***** Documento di origine

“Che poi quello che mi ricordo l’anno scorso, quando c’erano gli altri colleghi che sono stati trasferiti, sai a Zelig? Quando quello diceva: vatti a fare 5 minuti di vergogna, quando si metteva nell’angolo 5 minuti”. Non erano comiche quelle che andavano di scena al terzo piano del blocco C del carcere di Torino. Ma una sorta di tragedia, quasi ordinaria, se si leggono le parole di denuncia inviate da un professore che insegna dentro alle Vallette agli inquirenti: “Il blocco C è il girone infernale. Gli schiaffi allegri non sono finiti. Più di un detenuto italiano di mezza età e con alti livelli di istruzione mi riferiscono tra le lacrime che lì si perde la dignità”.

La testimonianza dell’insegnante compare nelle 5800 pagine di atti dell’indagine sulle presunte torture messe in atto da 21 agenti, svolta dal Nucleo investigativo della polizia penitenziaria e coordinata dall’aggiunto Enrica Gabetta e Francesco Saverio Pelosi. Ex direttore ed ex comandate della penitenziaria delle Vallette sono indagati per favoreggiamento, altri due sindacalisti per aver rivelato segreti d’ufficio. In totale sono 25 le persone coinvolte – difese dagli avvocati Luca Bruno, Enrico Calabrese e Loredana Gemelli – e almeno 10 le parti lese. Dalle intercettazioni registrate negli ultimi due anni si comprende come, per alcuni poliziotti, si trattasse soltanto di un “gioco”. Per la Procura invece quegli agenti avrebbero commesso violenze e sevizie in maniera continuata e costante: ecco perché viene contestata la tortura. Diceva un agente alla fidanzata: “E niente, mo’ ce ne rientriamo, andiamo a dare i cambi che oggi mi sto divertendo?”. Rispondeva lei: “Ah sì? A menà?”. La replica: “No, oggi stile Israele anni 40”. C’è anche un altro aspetto inquietante: i trattamenti sanitari obbligatori. Un giovane carcerato, che frequenta con profitto il secondo anno di liceo, viene obbligato a fare un Tso. Per raggiungere l’ambulanza che lo aspetta fuori dal Lorusso e Cutugno, gli agenti lo avrebbero obbligato a percorrere, a piedi nudi, in mutande e con un bavaglio in bocca, l’intera sezione. Una scena che, scrivono gli inquirenti, lasciò le insegnanti che assistettero “molto turbate”. Fuori dall’ospedale Molinette, dove il ragazzo verrà portato, un’insegnante sentirà dire da un agente: “Se fosse per me l’avrei sciolto in un bidone di acido”.

**********
***** Dati forniti

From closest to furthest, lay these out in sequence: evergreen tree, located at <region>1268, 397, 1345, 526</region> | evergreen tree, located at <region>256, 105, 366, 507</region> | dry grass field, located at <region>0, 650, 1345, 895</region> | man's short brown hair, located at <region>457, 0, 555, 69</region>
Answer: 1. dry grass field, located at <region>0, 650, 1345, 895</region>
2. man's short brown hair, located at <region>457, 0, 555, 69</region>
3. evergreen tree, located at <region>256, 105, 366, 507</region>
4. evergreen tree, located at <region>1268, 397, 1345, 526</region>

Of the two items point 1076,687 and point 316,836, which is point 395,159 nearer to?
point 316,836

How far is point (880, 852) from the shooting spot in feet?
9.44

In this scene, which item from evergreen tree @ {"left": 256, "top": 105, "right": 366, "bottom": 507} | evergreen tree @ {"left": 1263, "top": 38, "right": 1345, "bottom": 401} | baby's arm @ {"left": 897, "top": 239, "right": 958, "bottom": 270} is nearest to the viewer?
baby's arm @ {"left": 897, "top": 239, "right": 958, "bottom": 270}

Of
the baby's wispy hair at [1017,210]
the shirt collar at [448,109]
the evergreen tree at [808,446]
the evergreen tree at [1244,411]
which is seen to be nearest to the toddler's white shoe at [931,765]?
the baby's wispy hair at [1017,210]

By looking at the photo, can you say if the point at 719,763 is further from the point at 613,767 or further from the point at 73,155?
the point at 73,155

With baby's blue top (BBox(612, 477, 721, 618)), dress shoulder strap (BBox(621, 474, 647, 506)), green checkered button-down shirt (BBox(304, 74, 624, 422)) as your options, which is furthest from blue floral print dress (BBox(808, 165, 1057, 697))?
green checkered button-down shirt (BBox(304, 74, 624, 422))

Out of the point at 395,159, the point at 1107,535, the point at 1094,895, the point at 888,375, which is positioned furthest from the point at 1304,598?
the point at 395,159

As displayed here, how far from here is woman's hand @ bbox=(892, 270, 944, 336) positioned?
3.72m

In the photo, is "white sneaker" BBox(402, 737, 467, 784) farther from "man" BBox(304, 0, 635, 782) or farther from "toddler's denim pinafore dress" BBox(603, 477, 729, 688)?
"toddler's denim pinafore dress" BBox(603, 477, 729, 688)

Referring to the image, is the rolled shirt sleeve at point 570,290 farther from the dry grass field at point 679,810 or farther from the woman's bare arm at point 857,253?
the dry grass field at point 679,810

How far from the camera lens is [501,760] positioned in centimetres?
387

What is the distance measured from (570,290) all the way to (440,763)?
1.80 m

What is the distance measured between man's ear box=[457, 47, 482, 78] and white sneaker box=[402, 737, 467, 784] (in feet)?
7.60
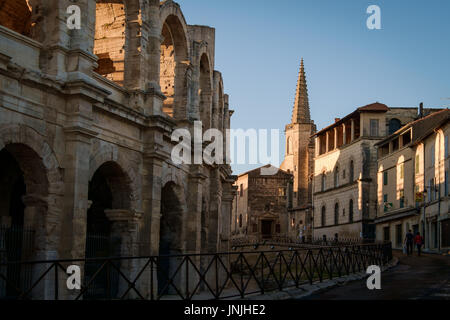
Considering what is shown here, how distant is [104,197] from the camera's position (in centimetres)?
1848

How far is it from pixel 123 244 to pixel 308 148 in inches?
2277

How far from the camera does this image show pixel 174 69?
68.6 feet

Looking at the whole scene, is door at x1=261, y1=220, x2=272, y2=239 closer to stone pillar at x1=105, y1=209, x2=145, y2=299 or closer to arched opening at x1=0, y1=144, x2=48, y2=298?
stone pillar at x1=105, y1=209, x2=145, y2=299

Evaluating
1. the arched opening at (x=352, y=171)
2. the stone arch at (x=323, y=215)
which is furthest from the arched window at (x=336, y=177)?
the arched opening at (x=352, y=171)

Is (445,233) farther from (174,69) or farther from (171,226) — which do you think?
(174,69)

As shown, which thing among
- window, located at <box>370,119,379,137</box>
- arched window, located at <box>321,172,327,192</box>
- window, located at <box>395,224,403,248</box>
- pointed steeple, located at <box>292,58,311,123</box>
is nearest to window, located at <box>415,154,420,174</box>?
window, located at <box>395,224,403,248</box>

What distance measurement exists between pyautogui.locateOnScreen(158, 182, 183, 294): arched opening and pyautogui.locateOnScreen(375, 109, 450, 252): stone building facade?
18.4 meters

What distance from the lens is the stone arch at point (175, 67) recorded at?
2073 cm

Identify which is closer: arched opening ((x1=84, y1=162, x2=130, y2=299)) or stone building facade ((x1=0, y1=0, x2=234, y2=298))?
stone building facade ((x1=0, y1=0, x2=234, y2=298))

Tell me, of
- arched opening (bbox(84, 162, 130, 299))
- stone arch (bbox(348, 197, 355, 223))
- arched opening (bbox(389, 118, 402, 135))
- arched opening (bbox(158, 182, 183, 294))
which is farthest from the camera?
stone arch (bbox(348, 197, 355, 223))

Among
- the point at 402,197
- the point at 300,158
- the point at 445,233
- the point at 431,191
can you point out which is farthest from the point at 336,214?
the point at 445,233

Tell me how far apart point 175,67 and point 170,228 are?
5.45 metres

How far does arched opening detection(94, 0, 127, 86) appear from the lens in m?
17.3
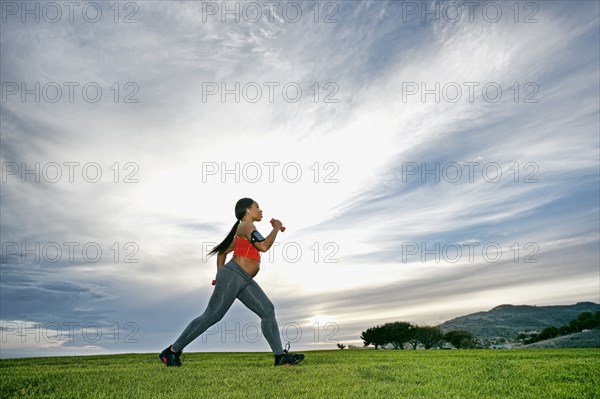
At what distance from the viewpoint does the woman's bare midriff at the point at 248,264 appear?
9453mm

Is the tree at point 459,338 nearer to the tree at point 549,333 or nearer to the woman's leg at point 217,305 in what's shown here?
the tree at point 549,333

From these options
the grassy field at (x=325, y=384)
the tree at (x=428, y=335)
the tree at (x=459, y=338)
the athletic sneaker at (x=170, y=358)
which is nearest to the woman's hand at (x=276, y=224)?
the grassy field at (x=325, y=384)

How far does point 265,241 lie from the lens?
898 cm

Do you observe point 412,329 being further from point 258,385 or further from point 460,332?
point 258,385

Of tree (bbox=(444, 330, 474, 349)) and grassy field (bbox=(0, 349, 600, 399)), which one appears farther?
tree (bbox=(444, 330, 474, 349))

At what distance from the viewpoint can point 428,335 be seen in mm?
38125

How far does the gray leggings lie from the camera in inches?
363

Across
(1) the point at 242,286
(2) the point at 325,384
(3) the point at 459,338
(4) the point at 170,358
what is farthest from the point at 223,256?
(3) the point at 459,338

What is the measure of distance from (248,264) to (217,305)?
1006mm

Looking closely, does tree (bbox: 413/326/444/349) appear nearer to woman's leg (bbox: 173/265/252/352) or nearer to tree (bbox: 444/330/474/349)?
tree (bbox: 444/330/474/349)

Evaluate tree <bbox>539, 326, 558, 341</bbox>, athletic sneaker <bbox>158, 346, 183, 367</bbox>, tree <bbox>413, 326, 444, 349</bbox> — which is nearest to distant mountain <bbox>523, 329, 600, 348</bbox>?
tree <bbox>413, 326, 444, 349</bbox>

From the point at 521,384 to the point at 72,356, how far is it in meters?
13.2

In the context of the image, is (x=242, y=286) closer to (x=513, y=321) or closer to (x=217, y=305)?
(x=217, y=305)

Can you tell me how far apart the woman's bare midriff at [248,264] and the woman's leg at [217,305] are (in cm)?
20
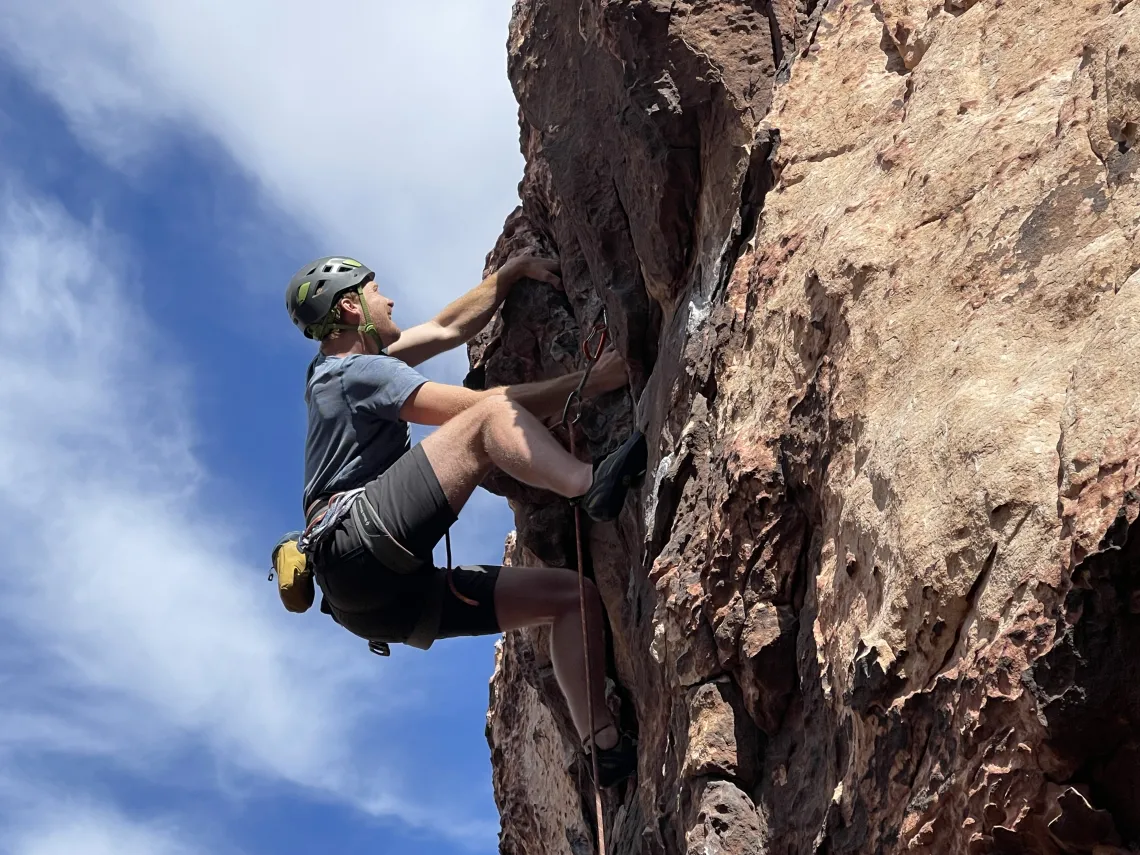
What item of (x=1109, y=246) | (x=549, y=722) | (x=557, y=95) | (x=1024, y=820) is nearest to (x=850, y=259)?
(x=1109, y=246)

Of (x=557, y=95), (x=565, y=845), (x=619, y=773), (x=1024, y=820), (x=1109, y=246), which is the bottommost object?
(x=1024, y=820)

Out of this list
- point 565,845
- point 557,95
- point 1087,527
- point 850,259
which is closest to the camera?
point 1087,527

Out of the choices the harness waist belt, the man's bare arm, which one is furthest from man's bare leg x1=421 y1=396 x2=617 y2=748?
the man's bare arm

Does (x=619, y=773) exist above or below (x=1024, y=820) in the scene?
above

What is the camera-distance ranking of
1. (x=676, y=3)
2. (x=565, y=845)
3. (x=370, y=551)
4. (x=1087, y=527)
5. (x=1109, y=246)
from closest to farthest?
(x=1087, y=527) < (x=1109, y=246) < (x=676, y=3) < (x=370, y=551) < (x=565, y=845)

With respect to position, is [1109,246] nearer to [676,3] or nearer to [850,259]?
[850,259]

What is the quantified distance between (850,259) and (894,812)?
5.12ft

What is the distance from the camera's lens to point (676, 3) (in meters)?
5.19

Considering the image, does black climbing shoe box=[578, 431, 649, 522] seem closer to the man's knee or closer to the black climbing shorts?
the man's knee

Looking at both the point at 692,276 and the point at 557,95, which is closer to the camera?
the point at 692,276

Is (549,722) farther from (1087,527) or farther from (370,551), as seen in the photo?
A: (1087,527)

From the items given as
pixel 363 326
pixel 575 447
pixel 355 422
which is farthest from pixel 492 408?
pixel 363 326

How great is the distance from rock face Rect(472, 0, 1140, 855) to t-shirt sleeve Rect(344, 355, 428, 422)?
2.81 feet

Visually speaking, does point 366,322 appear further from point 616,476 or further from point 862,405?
point 862,405
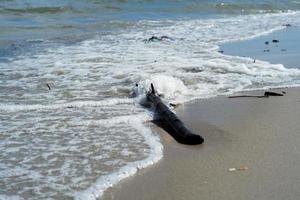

**********

Secondo il documento di origine, quale nucleo ha svolto l'indagine sulle presunte torture messe in atto da 21 agenti? Le voci non hanno alcun legame con il documento di origine.

* **Risultato dell'esercizio**
Il Nucleo investigativo della polizia penitenziaria.